NSF-funded experiments conducted by Dr. Chris Fallen, Assistant Research Professor in the Space Physics group at the UAF Geophysical Institute, will conduct both artificial aurora and radio propagation experiments. The artificial aurora can potentially be photographed, weather and experiment conditions permitting, from locations extending throughout much of Alaska, including its major population centers of Anchorage, Fairbanks, and Juneau. HAARP transmissions can be similarly be received worldwide with shortwave radio receivers, conditions permitting.
Details of Dr. Fallen's experiments, including experiment times and radio frequencies used will be published through the Operations News link at the top of this page and his personal twitter account @ctfallen.
How can I participate or observe HAARP experiments?
Anybody who wants to participate and follow HAARP experiments should follow the official and unofficial announcements linked at the top of this page. There are two main ways to participate in the campaign: by listening to the radio transmissions from HAARP itself or by photographing artificial auroras created by HAARP. Amateur (Ham) radio operators can also use temporary ionosphere irregularities created by HAARP to open new propagation modes for their own transmissions.

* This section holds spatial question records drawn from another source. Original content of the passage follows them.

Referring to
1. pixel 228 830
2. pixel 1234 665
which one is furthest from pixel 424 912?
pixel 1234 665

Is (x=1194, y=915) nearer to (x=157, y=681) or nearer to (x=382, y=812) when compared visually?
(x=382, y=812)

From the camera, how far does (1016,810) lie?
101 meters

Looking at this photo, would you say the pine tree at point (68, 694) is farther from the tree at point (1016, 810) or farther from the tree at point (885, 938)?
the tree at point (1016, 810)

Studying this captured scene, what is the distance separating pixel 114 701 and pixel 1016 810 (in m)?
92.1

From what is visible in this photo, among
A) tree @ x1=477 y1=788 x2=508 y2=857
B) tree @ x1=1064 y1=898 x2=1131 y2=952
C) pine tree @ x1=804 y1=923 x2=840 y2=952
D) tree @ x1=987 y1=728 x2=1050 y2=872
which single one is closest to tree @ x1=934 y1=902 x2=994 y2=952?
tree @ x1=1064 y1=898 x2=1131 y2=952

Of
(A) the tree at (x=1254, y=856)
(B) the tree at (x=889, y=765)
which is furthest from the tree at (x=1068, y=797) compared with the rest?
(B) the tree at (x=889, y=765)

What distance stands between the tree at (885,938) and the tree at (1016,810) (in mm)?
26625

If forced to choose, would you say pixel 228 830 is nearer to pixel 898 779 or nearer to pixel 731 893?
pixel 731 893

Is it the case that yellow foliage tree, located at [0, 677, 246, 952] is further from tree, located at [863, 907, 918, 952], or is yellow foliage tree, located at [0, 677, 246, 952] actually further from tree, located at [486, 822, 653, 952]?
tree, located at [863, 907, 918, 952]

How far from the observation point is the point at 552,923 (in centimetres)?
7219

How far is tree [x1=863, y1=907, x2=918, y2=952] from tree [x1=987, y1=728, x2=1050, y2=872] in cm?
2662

A shortwave radio and knowledge of the time and frequency of the HAARP transmissions provides opportunities to "listen in" since the radio wave energy often (but not always) propagates very large distances, sometimes worldwide! Shortwave radios capable of receiving frequencies in the same range that HAARP can transmit, between approximately 2.7 and 10 MHz (2700 and 10,000 kHz) allow anyone to hear HAARP transmissions provided long-distance radio propagation conditions are sufficient and the radio is tuned to one of the frequencies where HAARP is transmitting. Ham radio operators also have an opportunity to reflect (or "bounce") their own transmissions, typically in the HF, VHF or UHF bands, off ionosphere irregularities created above HAARP during high-power experiments. This creates propagation modes that would normally only be possible during certain space weather events such as aurora.

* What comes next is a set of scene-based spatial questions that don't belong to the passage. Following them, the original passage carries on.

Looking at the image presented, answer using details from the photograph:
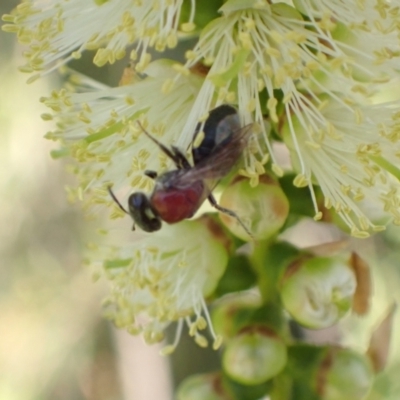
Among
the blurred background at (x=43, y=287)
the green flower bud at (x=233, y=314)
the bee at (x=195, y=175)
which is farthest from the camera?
the blurred background at (x=43, y=287)

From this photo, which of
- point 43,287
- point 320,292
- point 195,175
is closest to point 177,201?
point 195,175

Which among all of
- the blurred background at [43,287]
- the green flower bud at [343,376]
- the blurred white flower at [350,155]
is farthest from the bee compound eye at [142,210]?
the blurred background at [43,287]

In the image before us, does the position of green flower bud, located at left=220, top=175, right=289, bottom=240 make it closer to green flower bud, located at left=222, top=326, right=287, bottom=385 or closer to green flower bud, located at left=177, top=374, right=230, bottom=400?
green flower bud, located at left=222, top=326, right=287, bottom=385

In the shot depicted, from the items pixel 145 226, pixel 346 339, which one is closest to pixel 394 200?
pixel 145 226

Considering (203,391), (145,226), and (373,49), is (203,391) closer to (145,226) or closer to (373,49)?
(145,226)

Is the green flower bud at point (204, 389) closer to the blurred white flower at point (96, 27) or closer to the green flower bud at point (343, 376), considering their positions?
the green flower bud at point (343, 376)

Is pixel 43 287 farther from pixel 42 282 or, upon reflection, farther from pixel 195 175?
pixel 195 175
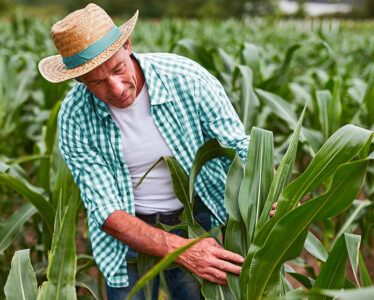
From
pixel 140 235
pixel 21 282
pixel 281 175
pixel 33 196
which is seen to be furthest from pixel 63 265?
pixel 33 196

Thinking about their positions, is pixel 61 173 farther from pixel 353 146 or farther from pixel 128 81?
pixel 353 146

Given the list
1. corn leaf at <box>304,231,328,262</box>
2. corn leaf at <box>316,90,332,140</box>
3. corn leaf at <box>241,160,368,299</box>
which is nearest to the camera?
corn leaf at <box>241,160,368,299</box>

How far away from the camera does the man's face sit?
3.65 ft

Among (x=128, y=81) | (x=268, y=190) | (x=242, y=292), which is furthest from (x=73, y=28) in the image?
(x=242, y=292)

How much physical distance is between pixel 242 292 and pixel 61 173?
844 mm

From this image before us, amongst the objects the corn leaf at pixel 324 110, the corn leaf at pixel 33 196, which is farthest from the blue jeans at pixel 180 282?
the corn leaf at pixel 324 110

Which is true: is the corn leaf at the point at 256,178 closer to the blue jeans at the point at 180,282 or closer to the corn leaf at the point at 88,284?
the blue jeans at the point at 180,282

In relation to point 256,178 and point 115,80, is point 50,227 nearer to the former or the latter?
point 115,80

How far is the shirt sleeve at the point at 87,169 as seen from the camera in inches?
49.2

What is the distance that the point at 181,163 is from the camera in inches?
50.8

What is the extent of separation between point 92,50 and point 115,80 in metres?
0.09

Photograph the artificial aurora
The artificial aurora (properly called radio-enhanced airglow) occurs at an approximate altitude of 150 to 300 km and can be photographed, conditions permitting, from distances several hundreds of kilometers from HAARP, including near the main population centers of Alaska: Anchorage, Fairbanks, and Juneau. The HAARP artificial aurora is usually not sufficiently luminous to be seen with the unaided eye except under exceptional conditions, and even the best case it is as bright (though much smaller in appearance) as the Andromeda galaxy. A consumer-grade camera with a long-exposure feature is sufficient to photograph the artificial aurora, and photographing the Andromeda galaxy is a good baseline test of sufficient exposure length and light pollution conditions. The artificial aurora can either appear as a spot or amorphous blob in the sky, sometimes as a ray aligned with the geomagnetic field above HAARP, or a combination of both.

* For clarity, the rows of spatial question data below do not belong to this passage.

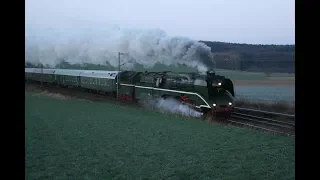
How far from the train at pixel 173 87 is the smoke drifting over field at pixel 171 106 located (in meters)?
0.16

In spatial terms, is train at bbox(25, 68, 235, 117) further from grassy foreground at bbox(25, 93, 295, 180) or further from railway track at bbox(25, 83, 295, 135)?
grassy foreground at bbox(25, 93, 295, 180)

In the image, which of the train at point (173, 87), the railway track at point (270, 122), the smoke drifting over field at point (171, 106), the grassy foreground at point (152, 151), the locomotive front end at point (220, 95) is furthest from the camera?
the smoke drifting over field at point (171, 106)

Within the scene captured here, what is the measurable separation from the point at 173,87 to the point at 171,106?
2.40 ft

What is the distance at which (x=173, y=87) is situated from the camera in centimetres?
1274

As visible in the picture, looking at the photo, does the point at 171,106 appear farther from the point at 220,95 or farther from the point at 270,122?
the point at 270,122

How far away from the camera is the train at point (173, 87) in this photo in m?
11.4

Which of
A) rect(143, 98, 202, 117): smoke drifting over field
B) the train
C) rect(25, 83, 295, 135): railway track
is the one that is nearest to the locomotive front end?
the train

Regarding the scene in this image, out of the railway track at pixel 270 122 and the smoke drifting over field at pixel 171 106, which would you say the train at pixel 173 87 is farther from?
the railway track at pixel 270 122

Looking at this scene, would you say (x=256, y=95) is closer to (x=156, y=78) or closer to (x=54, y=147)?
(x=156, y=78)

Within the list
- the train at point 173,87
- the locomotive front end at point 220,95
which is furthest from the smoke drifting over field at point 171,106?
the locomotive front end at point 220,95

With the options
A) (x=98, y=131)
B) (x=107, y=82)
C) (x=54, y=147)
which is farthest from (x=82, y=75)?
Result: (x=54, y=147)

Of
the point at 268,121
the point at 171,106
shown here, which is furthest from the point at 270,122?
the point at 171,106
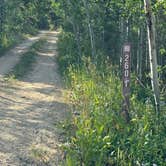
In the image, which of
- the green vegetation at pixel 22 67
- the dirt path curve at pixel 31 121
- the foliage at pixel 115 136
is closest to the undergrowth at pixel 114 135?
the foliage at pixel 115 136

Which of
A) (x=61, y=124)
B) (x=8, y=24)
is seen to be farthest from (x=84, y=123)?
(x=8, y=24)

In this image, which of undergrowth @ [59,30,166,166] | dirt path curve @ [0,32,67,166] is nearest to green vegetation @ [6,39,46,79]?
dirt path curve @ [0,32,67,166]

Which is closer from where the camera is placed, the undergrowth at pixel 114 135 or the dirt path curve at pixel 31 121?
the undergrowth at pixel 114 135

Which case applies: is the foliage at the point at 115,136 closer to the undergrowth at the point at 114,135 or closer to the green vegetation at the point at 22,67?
the undergrowth at the point at 114,135

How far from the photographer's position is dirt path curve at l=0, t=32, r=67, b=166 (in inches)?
255

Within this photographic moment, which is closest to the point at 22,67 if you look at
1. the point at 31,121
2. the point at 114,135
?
the point at 31,121

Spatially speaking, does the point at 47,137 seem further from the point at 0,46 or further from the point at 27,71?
the point at 0,46

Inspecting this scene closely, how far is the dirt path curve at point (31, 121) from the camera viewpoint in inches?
255

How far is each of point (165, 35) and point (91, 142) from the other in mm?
12389

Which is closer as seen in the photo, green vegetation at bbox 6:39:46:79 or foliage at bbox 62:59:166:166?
foliage at bbox 62:59:166:166

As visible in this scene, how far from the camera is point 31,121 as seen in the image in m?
8.56

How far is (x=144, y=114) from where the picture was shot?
7156 millimetres

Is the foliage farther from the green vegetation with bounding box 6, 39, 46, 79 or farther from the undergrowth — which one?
the green vegetation with bounding box 6, 39, 46, 79

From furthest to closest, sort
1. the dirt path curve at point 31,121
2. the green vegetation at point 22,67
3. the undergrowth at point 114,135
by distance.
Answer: the green vegetation at point 22,67 < the dirt path curve at point 31,121 < the undergrowth at point 114,135
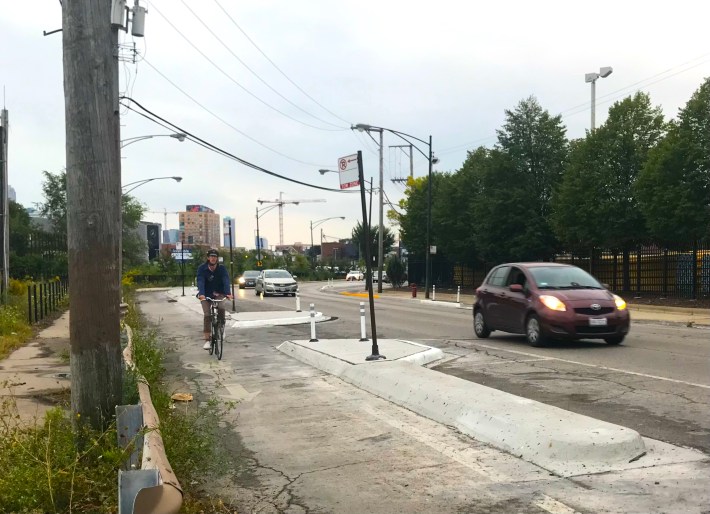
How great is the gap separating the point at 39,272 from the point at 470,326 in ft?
131

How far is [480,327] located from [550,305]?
2.72m

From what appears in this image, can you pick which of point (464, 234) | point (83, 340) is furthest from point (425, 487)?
point (464, 234)

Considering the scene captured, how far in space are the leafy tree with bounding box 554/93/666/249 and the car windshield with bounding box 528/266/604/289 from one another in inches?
624

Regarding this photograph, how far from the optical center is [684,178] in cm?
2452

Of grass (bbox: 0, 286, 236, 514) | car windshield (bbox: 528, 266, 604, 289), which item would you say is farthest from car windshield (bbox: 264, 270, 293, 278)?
grass (bbox: 0, 286, 236, 514)

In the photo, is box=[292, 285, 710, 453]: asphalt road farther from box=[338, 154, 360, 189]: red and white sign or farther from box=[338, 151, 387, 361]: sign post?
box=[338, 154, 360, 189]: red and white sign

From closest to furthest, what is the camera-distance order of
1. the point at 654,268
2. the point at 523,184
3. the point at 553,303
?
the point at 553,303, the point at 654,268, the point at 523,184

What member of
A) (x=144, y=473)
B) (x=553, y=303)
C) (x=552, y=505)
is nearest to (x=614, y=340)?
(x=553, y=303)

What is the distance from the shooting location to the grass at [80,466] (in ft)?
14.2

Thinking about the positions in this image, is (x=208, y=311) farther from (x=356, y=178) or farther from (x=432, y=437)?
(x=432, y=437)

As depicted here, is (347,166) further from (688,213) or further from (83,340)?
(688,213)

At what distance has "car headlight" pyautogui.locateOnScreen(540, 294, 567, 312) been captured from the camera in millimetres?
12688

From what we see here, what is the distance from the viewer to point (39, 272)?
49750 millimetres

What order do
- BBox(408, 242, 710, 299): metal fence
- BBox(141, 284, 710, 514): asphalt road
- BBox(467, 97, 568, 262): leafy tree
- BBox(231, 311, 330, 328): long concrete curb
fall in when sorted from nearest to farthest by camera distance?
BBox(141, 284, 710, 514): asphalt road
BBox(231, 311, 330, 328): long concrete curb
BBox(408, 242, 710, 299): metal fence
BBox(467, 97, 568, 262): leafy tree
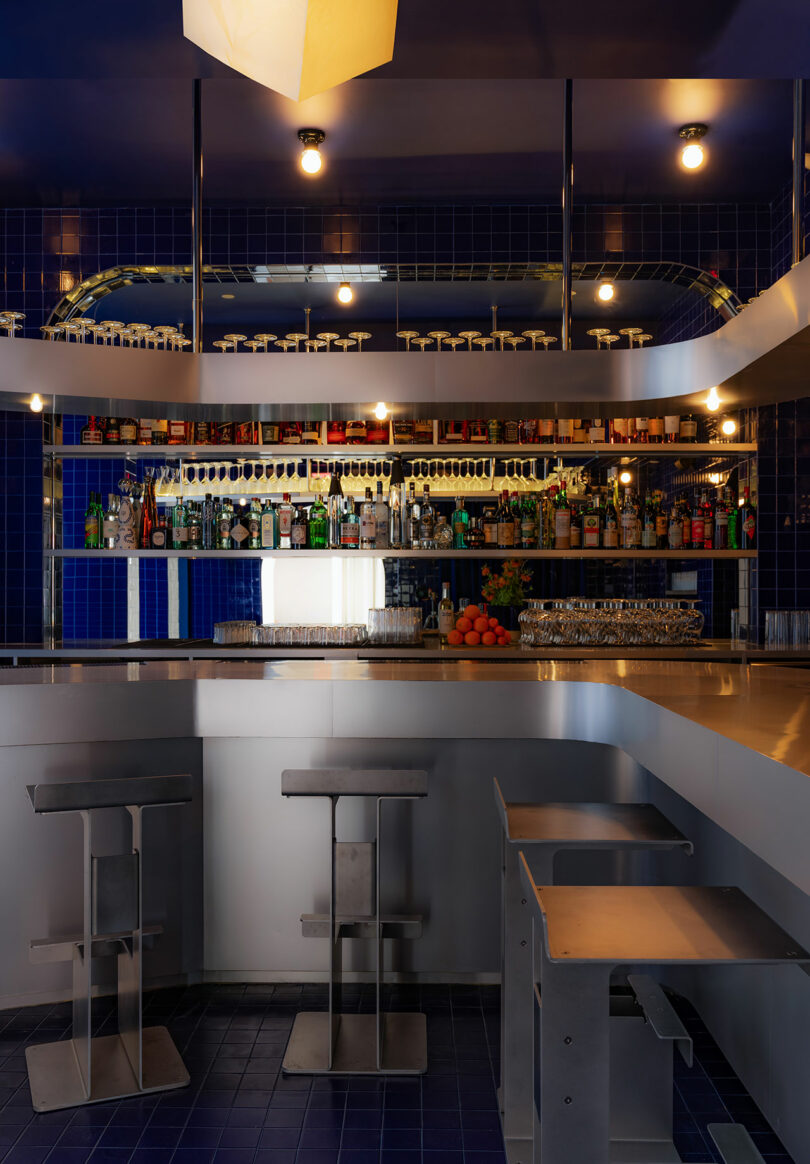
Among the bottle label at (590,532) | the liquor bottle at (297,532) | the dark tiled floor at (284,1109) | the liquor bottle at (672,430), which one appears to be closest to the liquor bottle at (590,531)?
the bottle label at (590,532)

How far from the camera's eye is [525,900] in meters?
2.27

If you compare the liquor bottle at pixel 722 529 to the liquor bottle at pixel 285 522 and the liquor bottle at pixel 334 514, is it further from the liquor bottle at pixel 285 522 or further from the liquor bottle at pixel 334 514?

Photographers near HAARP in the Copper Valley vicinity should aim their cameras near vertical to photograph the HAARP artificial aurora which is typically located approximately 200 km directly above Glennallen. Photographers outside the Copper Valley should aim their cameras toward Glennallen with an elevation angle that decreases with increasing distance from Glennallen. The approximate location of the artificial aurora can be located with the Google Earth application by downloading and opening the ".kml" file available through the links at the top of this page. The ground-level view displayed in Google Earth will show the approximate region where the artificial aurora or airglow induced by high-power HAARP transmissions will occur so photographers can frame their images accordingly.